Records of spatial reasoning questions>
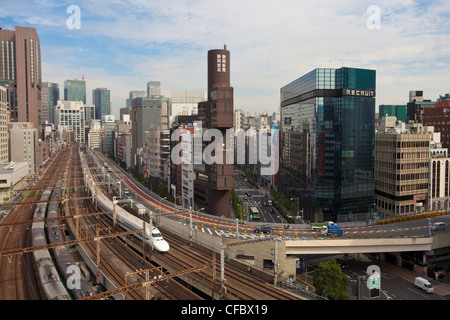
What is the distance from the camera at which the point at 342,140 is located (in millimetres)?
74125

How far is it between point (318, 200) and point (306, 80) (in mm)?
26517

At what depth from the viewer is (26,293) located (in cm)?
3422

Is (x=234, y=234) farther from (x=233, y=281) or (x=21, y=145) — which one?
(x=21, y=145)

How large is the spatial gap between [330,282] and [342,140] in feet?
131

==

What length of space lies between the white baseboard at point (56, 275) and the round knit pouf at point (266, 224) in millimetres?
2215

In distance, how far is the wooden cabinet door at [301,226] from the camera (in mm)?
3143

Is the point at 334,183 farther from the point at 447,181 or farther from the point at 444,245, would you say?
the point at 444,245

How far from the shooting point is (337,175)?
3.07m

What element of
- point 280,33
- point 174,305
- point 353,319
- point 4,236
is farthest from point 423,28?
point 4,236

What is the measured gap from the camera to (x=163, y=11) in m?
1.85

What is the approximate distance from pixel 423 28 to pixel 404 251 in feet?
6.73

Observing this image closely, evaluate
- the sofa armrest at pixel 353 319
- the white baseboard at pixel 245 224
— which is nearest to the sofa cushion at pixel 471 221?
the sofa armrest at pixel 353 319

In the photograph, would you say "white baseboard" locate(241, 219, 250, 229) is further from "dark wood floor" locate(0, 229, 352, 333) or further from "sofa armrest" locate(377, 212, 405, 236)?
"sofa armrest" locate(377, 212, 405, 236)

INSTRUCTIONS TO FOLLOW>
How many lines in the entries above contain the word "between"? Reply with the number only.

REPLY>
3